FAIR Data Principles
The FAIR Data Principles are guidelines for making digital assets findable, accessible, interoperable, and reusable. They are common in research, public-sector, life-sciences, and data-stewardship assessments.
Buyer question
“Can WWKG help us make data assets reusable by humans and machines without losing control over access?”
WWKG fit
| FAIR area | WWKG fit | Status |
|---|---|---|
| Findable | Workspaces, IRIs, catalog metadata, DCAT/DPROD direction, and queryable graph metadata help describe and discover assets. | Partial fit |
| Accessible | WWKG exposes query and graph APIs, but access remains governed by workspace membership and encryption. | Native fit |
| Interoperable | RDF, SPARQL, SHACL, PROV-style metadata, and shared vocabularies make data machine-readable and linkable. | Native fit |
| Reusable | Provenance, validation rules, version history, licenses, quality metadata, and data-product metadata support reuse decisions. | Partial fit |
What WWKG can say
WWKG helps FAIR assessments because metadata and data live in the same semantic environment. A buyer can describe a dataset, validate it, publish it, version it, and trace it without moving between unrelated catalog, quality, lineage, and storage systems.

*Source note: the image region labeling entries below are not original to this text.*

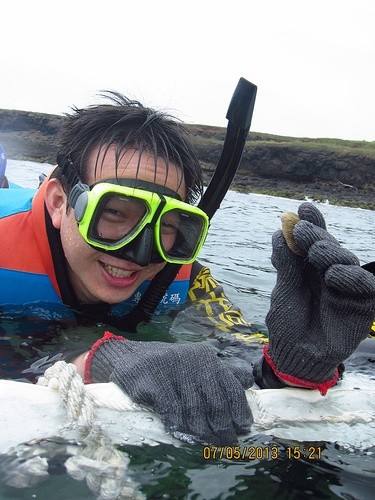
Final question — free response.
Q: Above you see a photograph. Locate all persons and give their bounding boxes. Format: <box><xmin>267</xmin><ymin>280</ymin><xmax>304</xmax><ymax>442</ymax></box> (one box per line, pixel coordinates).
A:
<box><xmin>0</xmin><ymin>86</ymin><xmax>375</xmax><ymax>454</ymax></box>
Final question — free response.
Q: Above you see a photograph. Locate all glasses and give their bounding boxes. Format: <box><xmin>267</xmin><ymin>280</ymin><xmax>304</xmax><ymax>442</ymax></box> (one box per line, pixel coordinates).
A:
<box><xmin>54</xmin><ymin>154</ymin><xmax>210</xmax><ymax>264</ymax></box>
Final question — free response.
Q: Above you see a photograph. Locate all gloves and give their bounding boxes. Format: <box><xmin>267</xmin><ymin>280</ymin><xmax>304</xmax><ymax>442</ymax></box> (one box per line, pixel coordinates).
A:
<box><xmin>262</xmin><ymin>202</ymin><xmax>375</xmax><ymax>395</ymax></box>
<box><xmin>84</xmin><ymin>329</ymin><xmax>255</xmax><ymax>447</ymax></box>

WWKG can support FAIR evidence such as:
- Persistent IRIs and graph identifiers.
- Catalog records for workspaces, datasets, services, and distributions.
- Machine-queryable metadata through SPARQL.
- Validation rules and reports for quality.
- Provenance for origin and change history.
- Access metadata linked to real workspace controls.
Assessment boundary
FAIR is an outcome, not a product switch. A WWKG deployment still needs good metadata practice, stable vocabularies, publication policy, licensing, retention, and stewardship.
WWKG provides a strong semantic and governance substrate for FAIR data programs, but the buyer’s data-stewardship practice determines the final FAIR maturity.